--- DATA SHOWN ---

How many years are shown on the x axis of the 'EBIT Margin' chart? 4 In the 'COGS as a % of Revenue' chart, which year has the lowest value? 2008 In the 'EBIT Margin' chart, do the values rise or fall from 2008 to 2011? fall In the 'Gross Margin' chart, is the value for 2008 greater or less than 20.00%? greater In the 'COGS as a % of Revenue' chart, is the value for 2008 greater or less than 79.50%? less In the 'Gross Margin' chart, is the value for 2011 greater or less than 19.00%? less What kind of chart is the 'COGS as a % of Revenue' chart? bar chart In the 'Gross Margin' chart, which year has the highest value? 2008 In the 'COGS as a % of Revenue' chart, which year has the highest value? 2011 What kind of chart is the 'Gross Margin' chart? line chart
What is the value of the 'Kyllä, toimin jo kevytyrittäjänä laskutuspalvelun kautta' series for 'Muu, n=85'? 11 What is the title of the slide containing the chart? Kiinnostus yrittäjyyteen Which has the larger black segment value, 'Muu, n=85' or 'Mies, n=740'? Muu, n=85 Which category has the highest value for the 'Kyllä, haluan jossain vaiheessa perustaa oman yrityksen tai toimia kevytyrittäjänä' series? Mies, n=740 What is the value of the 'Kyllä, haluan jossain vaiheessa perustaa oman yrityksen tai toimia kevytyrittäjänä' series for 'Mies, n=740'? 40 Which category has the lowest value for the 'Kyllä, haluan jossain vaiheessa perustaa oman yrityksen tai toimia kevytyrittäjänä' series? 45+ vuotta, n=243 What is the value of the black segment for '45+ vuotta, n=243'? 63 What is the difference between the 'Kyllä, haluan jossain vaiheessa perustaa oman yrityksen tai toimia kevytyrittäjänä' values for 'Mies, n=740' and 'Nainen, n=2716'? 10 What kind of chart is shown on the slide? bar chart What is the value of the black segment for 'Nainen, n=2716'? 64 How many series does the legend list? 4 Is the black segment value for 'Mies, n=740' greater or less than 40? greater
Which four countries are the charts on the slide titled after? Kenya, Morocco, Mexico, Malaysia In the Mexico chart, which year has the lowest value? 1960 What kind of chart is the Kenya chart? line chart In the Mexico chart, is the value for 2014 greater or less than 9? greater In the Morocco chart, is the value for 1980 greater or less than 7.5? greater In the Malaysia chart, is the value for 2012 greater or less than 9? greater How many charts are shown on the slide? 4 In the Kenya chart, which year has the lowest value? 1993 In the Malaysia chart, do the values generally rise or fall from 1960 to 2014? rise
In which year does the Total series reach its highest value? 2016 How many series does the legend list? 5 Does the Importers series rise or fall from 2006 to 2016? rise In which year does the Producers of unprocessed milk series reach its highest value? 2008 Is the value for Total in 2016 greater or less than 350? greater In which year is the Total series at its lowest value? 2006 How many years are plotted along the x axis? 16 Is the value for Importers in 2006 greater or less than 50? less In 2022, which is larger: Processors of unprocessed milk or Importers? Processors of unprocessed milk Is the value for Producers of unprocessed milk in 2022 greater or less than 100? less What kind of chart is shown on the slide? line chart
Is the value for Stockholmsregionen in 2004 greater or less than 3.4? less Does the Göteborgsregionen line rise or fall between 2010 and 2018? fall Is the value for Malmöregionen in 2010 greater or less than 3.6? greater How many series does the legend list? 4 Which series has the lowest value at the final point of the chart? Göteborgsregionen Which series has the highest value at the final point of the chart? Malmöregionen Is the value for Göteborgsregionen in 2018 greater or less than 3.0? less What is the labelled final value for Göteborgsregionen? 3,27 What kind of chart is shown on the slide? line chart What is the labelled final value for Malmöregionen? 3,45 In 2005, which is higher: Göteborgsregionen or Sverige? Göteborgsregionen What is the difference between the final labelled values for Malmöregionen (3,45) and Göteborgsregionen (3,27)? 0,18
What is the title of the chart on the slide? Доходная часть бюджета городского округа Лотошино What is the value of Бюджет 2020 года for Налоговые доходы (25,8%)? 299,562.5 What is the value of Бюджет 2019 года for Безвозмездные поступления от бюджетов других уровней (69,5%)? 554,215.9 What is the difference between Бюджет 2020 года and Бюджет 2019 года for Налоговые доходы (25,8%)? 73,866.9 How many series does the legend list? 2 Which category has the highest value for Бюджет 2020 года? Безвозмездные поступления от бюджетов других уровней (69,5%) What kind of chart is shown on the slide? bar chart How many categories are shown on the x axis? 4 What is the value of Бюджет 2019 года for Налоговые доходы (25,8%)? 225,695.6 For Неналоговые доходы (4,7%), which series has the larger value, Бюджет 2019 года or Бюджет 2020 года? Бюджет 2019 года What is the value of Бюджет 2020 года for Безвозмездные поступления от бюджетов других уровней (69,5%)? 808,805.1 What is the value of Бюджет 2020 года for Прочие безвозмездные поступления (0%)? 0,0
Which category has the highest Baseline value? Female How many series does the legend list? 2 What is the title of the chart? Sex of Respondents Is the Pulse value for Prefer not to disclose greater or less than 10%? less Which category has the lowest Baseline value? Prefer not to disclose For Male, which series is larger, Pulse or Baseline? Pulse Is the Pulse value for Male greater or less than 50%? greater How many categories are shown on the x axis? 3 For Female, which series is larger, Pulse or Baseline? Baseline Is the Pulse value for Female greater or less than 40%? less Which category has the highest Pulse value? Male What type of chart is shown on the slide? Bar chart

---

Pick out each line above that contains the word "Kenya" and copy it in full.

Which four countries are the charts on the slide titled after? Kenya, Morocco, Mexico, Malaysia In the Mexico chart, which year has the lowest value? 1960 What kind of chart is the Kenya chart? line chart In the Mexico chart, is the value for 2014 greater or less than 9? greater In the Morocco chart, is the value for 1980 greater or less than 7.5? greater In the Malaysia chart, is the value for 2012 greater or less than 9? greater How many charts are shown on the slide? 4 In the Kenya chart, which year has the lowest value? 1993 In the Malaysia chart, do the values generally rise or fall from 1960 to 2014? rise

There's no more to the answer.